* [O que fazer]:
a) Transcreva do trecho sobre liberdade a parte que começa nas palavras "Costumo chamar a" e termina depois de "décadas atrás agiam.".
b) No trecho sobre liberdade, pela obra de qual autor começa a discussão com os alunos?

A ideia geral de liberdade mantida pelos alunos é a de ausência de impedimentos para se fazer algo. É uma ideia de liberdade que também considero válida, posto que difundida, compreendida e utilizada cotidianamente nas interações com os outros. Alguns alunos em geral dizem que não somos livres se há leis ou regras que nos impedem de fazermos o que temos vontade de fazer num dado momento.

Ao introduzir o estudo da liberdade a partir de vários autores discuti com alguns alunos, a começar pela obra de Guilherme de Ockham, que a liberdade, ainda que signifique a possibilidade de se escolher entre o sim e o não envolve também assumir a responsabilidade pela decisão tomada. Neste sentido, digo aos alunos, a presença da lei não é impeditiva da liberdade humana, mas orientadora (como bem observou uma aluna durante uma discussão) ou punitiva para as escolhas que interferem no equilíbrio das relações humanas. A lei não é um impedimento às ações humanas e isso pode ser exemplificado inclusive pela desobediência às regras em geral que orientam ou punem as relações interpessoais.

Costumo chamar a atenção dos alunos para um aspecto especial em relação à liberdade, que é se quando agimos o fazemos livremente ou se somos simplesmente induzidos inconscientemente para praticarmos ações que na verdade não escolhemos praticá-las. Os alunos em geral acreditam-se livres, neste aspecto, sobretudo ao mencionarem animosamente a liberdade de ação em relação à tutela dos pais nos dia atuais. Noutras palavras, consideram-se absolutamente livres enquanto sujeitos de ação. Naturalmente referem-se à possibilidade de irem às festas sem pedir ou submeterem-se a horários, vestirem-se como querem, namorarem livremente e agirem em geral diferentemente de como os jovens de há algumas décadas atrás agiam.

* [Dados fornecidos]:
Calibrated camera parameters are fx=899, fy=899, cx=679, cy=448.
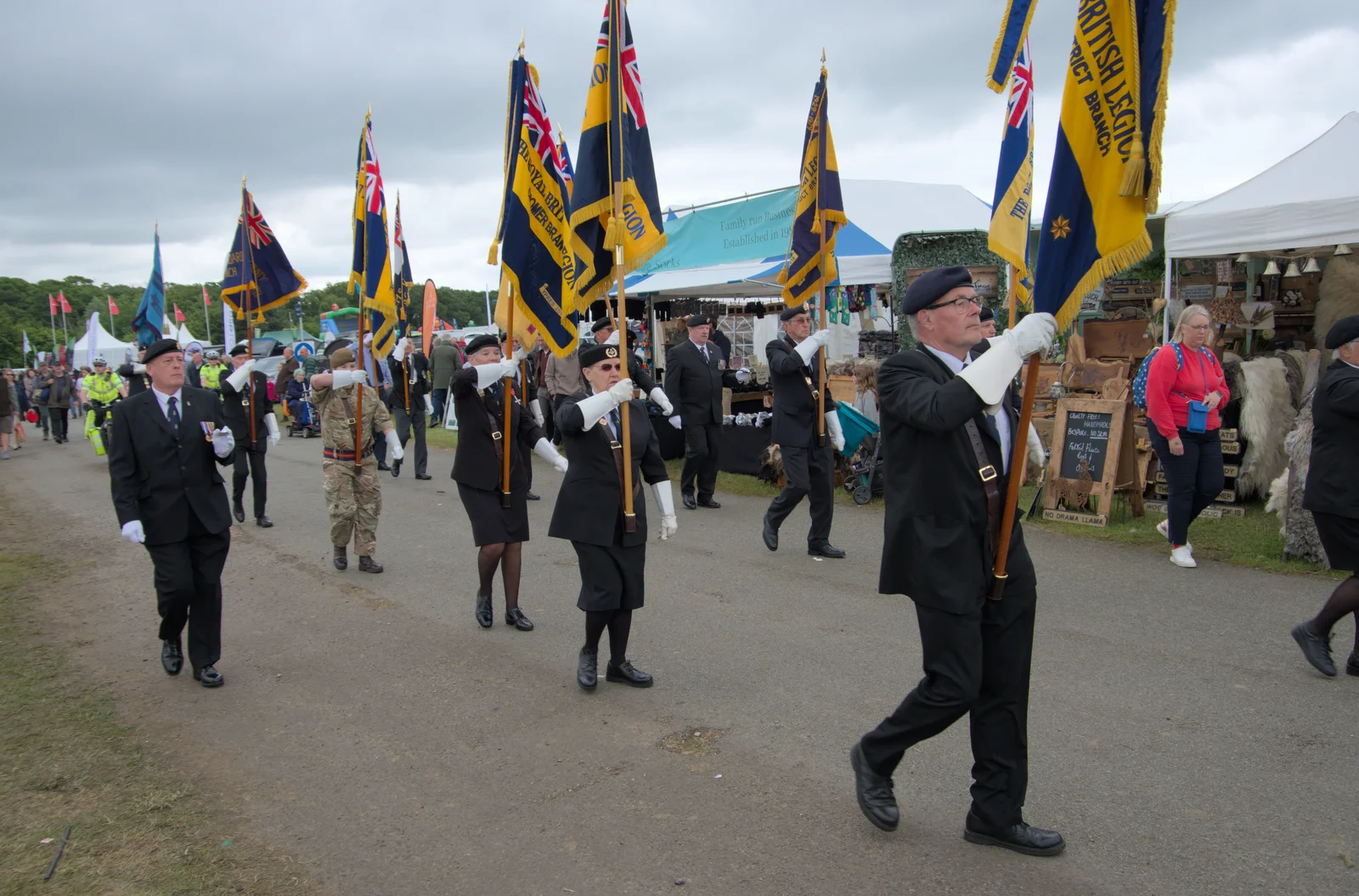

* [Respostas]:
a)
Costumo chamar a atenção dos alunos para um aspecto especial em relação à liberdade, que é se quando agimos o fazemos livremente ou se somos simplesmente induzidos inconscientemente para praticarmos ações que na verdade não escolhemos praticá-las. Os alunos em geral acreditam-se livres, neste aspecto, sobretudo ao mencionarem animosamente a liberdade de ação em relação à tutela dos pais nos dia atuais. Noutras palavras, consideram-se absolutamente livres enquanto sujeitos de ação. Naturalmente referem-se à possibilidade de irem às festas sem pedir ou submeterem-se a horários, vestirem-se como querem, namorarem livremente e agirem em geral diferentemente de como os jovens de há algumas décadas atrás agiam.

b) Pela obra de Guilherme de Ockham.